Wednesday, August 31, 2011

A poem for Wednesday

I took a writing workshop in Des Moines. This was one of the things I wrote down there. The really neat thing was reading it aloud to the group and hearing their applause. that is a memory I'm keeping. The picture isn't really Cochise or his grandson but i liked it. It is done with crayolas


Cochise's Grandson




Looking Back --

What can I see?

I see back to when my people were free.
Before the stealers came.

I see vast plains and unpolluted skies.
Before the spoilers came.

I see enormous herds of animals, buffaloes, deer, elk!
Before the killers came.

I see homes and families working together free and happy
Before the dividers came.

I hear the music of my world -
joyful, rhythmic, haunting

Before you came.


Tuesday, August 30, 2011

Somedays


Non Sequitor today seems to have been drawn just for me.


Comment - On Marriage and Women's Rights

"Women in Saudi Arabia are considered property, not people.  Most spend their lives locked away indoors.  They're not permitted to drive an automobile.  They're not permitted to go out in public without a make escort and without first concealing themselves beneath an abaya and a veil.  They're not permitted to travel, even inside the country, without receiving permission from their fathers or older brothers.  Honor killings are permissible if a woman brings shame upon her family or engages in un-Islamic behavior, and adultery is a crime punishable by stoning. In the birthplace of Islam, women cannot even enter a mosque except in Mecca and Medina, which is odd, since the Prophet Muhammad was something of a feminist. 'Treat your women well and be kind to them,' the Prophet said, ' for they are your partners and committed helpers.'"

## Extracted records
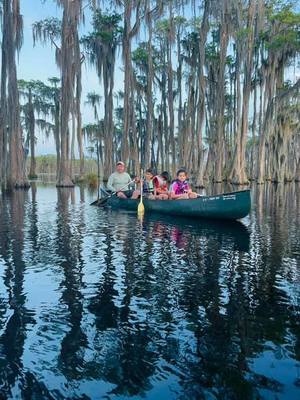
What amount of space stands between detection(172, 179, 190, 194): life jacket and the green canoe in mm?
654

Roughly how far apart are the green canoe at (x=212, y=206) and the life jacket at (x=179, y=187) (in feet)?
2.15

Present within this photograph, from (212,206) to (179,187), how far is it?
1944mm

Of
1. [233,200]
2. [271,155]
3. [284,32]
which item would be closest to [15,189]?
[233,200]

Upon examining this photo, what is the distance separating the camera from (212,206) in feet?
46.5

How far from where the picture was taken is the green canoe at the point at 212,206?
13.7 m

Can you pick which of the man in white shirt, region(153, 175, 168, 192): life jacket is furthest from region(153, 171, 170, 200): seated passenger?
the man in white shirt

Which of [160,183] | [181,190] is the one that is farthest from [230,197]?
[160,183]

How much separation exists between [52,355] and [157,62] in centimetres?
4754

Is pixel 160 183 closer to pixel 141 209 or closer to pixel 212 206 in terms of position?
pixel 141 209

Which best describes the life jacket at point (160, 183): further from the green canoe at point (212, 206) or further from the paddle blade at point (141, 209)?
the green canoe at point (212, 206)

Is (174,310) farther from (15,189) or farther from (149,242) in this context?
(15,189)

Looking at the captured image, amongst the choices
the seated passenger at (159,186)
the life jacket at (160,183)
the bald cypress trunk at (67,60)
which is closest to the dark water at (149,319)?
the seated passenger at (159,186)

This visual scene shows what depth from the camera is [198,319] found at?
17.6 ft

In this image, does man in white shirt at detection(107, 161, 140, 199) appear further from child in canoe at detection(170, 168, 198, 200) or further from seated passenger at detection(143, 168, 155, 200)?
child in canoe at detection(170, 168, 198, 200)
...
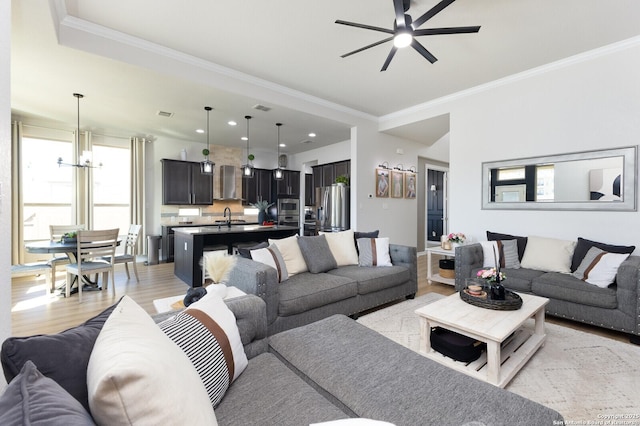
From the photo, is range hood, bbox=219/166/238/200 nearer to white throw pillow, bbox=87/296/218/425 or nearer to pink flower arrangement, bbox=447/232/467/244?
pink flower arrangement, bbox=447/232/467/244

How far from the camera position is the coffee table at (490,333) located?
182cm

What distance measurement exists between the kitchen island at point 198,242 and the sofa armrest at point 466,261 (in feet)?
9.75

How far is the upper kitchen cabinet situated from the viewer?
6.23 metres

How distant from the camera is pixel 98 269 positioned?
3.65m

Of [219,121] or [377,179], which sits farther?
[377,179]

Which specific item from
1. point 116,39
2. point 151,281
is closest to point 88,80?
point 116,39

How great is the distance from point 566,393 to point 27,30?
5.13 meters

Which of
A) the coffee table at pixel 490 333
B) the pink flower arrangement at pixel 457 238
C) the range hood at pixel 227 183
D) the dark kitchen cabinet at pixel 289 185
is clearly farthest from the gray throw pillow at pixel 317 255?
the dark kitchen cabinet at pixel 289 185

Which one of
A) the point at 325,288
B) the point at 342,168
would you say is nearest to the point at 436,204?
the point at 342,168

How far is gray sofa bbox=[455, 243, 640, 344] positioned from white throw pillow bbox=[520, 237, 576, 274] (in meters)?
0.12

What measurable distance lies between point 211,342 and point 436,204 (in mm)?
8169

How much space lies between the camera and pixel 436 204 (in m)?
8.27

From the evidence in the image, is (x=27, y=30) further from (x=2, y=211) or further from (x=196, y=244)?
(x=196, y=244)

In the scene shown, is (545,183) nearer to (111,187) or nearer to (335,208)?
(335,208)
* * *
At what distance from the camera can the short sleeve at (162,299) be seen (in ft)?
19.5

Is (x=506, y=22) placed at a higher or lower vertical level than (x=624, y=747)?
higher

## Problem to work on
Resume the blog page with the Wednesday poem and the comment on marriage and women's rights, continuing right after its final sentence.

## Written response
The above is from the book, Portrait of a Spy by Daniel Silva.  It is the book I am currently reading and it is a novel. However, it reminded me of the time I was in Egypt in 1976 and one of the lecturers arranged for us to go to an Egyptian wedding.  We were told that what we would be attending was the party after the wedding.  The wedding itself took place in a small room of the Mosque and the bride did not even attend.  She would be at the party but her presence was not necessary at the wedding itself which took place between her father and her husband,  It was a "transfer of property."  She went from being the property of her father to that of her husband. We were told that many times the woman only left the house to go to her husband's house from her fathers at the time of her wedding and also that her bridal veil was her burial shroud. On top of that the Islamic man may have up to four wives.. (at least to my understanding)


When I think of the storm we have going in our country right now over marriage and the presidential candidates have all signed a pledge to define marriage between one man and one woman the mind boggles.


One of the candidates (whom I will not mention by name) goes around saying that a paper towel is not a napkin and a glass of beer is not a glass of water in his homophobic rants he insists (as do the others) that the only kind of marriage anyone can have is between one man and one woman.  


Well, I wonder... What kind of marriage did Abraham have.. Three wives??  Yep.  And don't tell me that two and three were concubines. He had those also.  Later down the line King David wound up with EIGHT wives.


King Solomon - 700 wives and 300 concubines.   Most for alliances but wives never-the-less.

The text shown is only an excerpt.